[What to do]:
1 – In the passage about Robert, Count of Montescaglioso, whose sister was Robert's mother?
2 – Continue the passage about Robert, Count of Montescaglioso, from the point where it ends.

[Source passage]:
....................

= Robert, Count of Montescaglioso =

Robert (died July 1080) was the first Norman count of Montescaglioso.

Robert had a brother, Geoffrey of Conversano. Their mother was a sister of Duke Robert Guiscard.

Along with his brother Geoffrey and his cousins, Abelard and Herman, Robert was constantly in rebellion against his uncle the duke. In April 1064, Robert joined Abelard, Geoffrey, and Joscelin, Lord of Molfetta, in rebellion against Robert, who had just left for Sicily. They received the aid, financial and military, of Perenos, the Byzantine duke of Durazzo. Between 1 September 1065 and 31 August 1066, Byzantine troops landed at Bari. The rebels held out for several years, neither making headway against Robert nor he against them. On 1 January 1068, Romanus Diogenes was acclaimed emperor in Constantinople and the Greeks transferred their military attention to the Seljuk threat to their east. The rebellion fell apart and by February Robert had surrendered.

....................

[Saved entries]
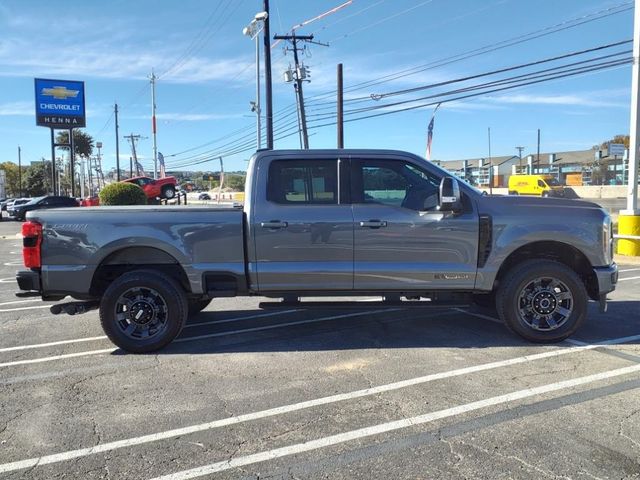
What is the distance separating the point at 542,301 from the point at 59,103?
44.8 meters

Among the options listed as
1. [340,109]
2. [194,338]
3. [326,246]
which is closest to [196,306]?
[194,338]

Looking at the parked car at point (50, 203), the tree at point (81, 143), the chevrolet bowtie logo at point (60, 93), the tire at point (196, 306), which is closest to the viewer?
the tire at point (196, 306)

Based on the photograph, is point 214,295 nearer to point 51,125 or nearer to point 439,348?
point 439,348

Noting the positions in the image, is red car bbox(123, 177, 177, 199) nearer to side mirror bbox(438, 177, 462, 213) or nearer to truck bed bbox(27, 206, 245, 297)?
truck bed bbox(27, 206, 245, 297)

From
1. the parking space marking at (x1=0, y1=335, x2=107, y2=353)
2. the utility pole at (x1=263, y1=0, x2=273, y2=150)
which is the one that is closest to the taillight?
the parking space marking at (x1=0, y1=335, x2=107, y2=353)

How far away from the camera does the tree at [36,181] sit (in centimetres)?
10325

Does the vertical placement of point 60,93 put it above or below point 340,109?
above

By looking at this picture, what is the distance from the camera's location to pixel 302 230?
559 centimetres

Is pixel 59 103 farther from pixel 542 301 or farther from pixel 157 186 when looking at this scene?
pixel 542 301

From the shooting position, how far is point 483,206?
5.68 meters

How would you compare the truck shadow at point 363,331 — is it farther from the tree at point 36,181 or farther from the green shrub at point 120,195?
the tree at point 36,181

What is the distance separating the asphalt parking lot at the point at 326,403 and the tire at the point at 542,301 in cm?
20

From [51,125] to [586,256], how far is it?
145 ft

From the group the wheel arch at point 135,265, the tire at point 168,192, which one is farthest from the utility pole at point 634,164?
the tire at point 168,192
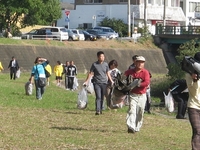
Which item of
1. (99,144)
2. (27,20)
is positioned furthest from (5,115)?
(27,20)

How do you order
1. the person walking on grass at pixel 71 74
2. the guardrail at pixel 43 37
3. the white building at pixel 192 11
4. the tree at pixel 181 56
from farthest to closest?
the white building at pixel 192 11
the guardrail at pixel 43 37
the tree at pixel 181 56
the person walking on grass at pixel 71 74

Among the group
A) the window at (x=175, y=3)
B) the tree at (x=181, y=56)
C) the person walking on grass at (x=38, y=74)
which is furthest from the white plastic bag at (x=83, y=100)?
the window at (x=175, y=3)

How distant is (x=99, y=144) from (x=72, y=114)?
21.6 feet

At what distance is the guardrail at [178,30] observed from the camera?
215ft

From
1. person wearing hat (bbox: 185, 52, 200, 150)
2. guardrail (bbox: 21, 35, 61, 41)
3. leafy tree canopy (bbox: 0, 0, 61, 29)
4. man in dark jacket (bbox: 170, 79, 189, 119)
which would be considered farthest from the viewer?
guardrail (bbox: 21, 35, 61, 41)

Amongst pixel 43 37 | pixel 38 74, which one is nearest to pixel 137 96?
pixel 38 74

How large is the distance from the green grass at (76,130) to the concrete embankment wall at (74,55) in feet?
98.5

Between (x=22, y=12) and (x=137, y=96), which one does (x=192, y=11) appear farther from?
(x=137, y=96)

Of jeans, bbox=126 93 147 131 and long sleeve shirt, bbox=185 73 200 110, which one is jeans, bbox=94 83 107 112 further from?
long sleeve shirt, bbox=185 73 200 110

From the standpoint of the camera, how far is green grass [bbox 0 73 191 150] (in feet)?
47.4

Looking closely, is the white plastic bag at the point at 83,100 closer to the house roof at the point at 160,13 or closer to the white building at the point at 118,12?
the white building at the point at 118,12

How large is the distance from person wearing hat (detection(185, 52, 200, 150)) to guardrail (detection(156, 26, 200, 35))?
52707mm

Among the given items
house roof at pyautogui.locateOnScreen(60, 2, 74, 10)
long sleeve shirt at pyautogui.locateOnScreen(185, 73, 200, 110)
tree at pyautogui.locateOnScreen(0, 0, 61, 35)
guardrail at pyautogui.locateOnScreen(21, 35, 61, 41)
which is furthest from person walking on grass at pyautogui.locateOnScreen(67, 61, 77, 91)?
house roof at pyautogui.locateOnScreen(60, 2, 74, 10)

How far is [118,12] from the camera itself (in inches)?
3361
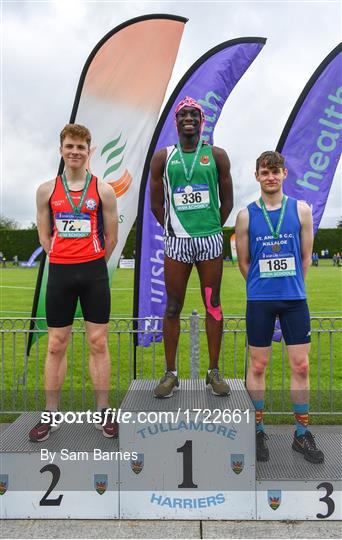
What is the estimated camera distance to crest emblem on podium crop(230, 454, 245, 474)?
9.11ft

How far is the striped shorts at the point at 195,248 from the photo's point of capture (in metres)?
3.20

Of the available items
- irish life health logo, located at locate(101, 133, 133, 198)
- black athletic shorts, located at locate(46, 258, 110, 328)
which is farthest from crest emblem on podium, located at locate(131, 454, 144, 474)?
irish life health logo, located at locate(101, 133, 133, 198)

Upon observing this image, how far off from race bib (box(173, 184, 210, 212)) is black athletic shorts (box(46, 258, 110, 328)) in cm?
68

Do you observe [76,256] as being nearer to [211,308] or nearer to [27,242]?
[211,308]

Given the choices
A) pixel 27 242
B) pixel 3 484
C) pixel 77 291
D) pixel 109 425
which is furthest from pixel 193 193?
pixel 27 242

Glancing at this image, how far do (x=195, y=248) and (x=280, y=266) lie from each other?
59 cm

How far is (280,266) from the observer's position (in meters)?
3.05

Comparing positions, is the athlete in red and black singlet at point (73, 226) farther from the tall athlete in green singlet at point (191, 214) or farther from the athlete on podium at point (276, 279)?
the athlete on podium at point (276, 279)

....................

[Outputs by task]:
1 – Duke Robert Guiscard.

2 –
In 1071, with Abelard, and in 1078, with his cousin Prince Jordan I of Capua, Robert was in rebellion again. Robert and his brother and cousins continued in rebellion after the 1079 peace between Jordan and the Guiscard. Robert was one of the first to cease revolting: he died in July 1080. He left a son, Rudolf, who succeeded him.

==Sources==
- Lexikon de Mittelalters.
- Norwich, John Julius. The Normans in the South 1016-1130. Longmans: London, 1967.